What's the difference between DDR3 memory and GDDR5 memory?

marcussparticus · Oct 20, 2012

Hi to all at Techspot. I'm not a techie but noticed that there was two kinds of memory, DDR3 and DDR5. My Question is,
What's the difference between DDR3 Memory and the Graphics DDR5 Memory and if the DDR5 is in anyway better then why is it not used for desktop computer memory instead of DDR3.
I know some apps are taking advantage of or utilizing graphics memory Thanks for any explanation

Razer · Oct 20, 2012

As far as I know, memories used on video cards have different characteristics than memories used on PC.. since this is beyond my knowledge, I'm sorry I can't explain much more in details.. Just wait for other members with deeper knowledge that can give some information regarding of this matter

dividebyzero · Oct 20, 2012

marcussparticus said:
What's the difference between DDR3 Memory and the Graphics DDR5 Memory and if the DDR5 is in anyway better then why is it not used for desktop computer memory instead of DDR3.
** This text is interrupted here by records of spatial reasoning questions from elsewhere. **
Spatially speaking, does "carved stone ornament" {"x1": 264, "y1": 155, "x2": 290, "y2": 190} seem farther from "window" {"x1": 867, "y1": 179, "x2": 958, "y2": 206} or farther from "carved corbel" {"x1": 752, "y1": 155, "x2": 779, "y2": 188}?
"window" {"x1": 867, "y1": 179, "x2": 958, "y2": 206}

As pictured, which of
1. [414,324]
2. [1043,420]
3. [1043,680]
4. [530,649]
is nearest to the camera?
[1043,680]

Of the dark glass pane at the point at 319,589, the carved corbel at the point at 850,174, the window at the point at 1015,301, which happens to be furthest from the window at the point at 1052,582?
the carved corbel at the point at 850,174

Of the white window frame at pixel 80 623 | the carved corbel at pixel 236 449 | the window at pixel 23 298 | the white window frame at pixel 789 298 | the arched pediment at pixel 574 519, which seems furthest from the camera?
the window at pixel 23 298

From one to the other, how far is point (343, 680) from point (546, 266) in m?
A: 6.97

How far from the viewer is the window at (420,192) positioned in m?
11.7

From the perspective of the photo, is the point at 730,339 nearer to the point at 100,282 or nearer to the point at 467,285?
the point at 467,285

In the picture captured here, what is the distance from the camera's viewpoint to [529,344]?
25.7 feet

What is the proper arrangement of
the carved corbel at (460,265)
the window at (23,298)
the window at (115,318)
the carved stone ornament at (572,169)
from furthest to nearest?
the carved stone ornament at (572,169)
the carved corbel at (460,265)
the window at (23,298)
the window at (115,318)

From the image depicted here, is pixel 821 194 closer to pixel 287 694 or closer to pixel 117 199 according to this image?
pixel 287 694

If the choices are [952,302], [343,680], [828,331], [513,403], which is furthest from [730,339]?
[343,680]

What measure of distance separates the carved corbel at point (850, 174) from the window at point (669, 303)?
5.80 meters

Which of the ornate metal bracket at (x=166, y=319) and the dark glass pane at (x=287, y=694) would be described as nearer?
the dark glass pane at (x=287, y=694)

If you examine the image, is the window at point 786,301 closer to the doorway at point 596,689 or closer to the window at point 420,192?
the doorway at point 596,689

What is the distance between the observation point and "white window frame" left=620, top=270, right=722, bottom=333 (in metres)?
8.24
The principle differences are:
•DDR3 runs at a higher voltage that GDDR5 (typically 1.25-1.65V versus ~1V)
•DDR3 uses a 64-bit memory controller per channel ( so, 128-bit bus for dual channel, 256-bit for quad channel), whereas GDDR5 is paired with controllers of a nominal 32-bit (16 bit each for input and output), but whereas the CPU's memory contoller is 64-bit per channel, a GPU can utilise any number of 32-bit I/O's (at the cost of die size) depending upon application ( 2 for 64-bit bus, 4 for 128-bit, 6 for 192-bit, 8 for 256-bit, 12 for 384-bit etc...). The GDDR5 setup also allows for doubling or asymetric memory configurations. Normally (using this generation of cards as example) GDDR5 memory uses 2Gbit memory chips for each 32-bit I/O (I.e for a 256-bit bus/2GB card: 8 x 32-bit I/O each connected by a circuit to a 2Gbit IC = 8 x 2Gbit = 16Gbit = 2GB), but GDDR5 can also operate in what is known as clamshell mode, where the 32-bit I/O instead of being connected to one IC is split between two (one on each side of the PCB) allowing for a doubling up of memory capacity. Mixing the arrangement of 32-bit memory controllers, memory IC density, and memory circuit splitting allows of asymetric configurations ( 192-bit, 2GB VRAM for example)
•Physically, a GDDR5 controller/IC doubles the I/O of DDR3 - With DDR, I/O handles an input (written to memory), or output (read from memory) but not both on the same cycle. GDDR handles input and output on the same cycle.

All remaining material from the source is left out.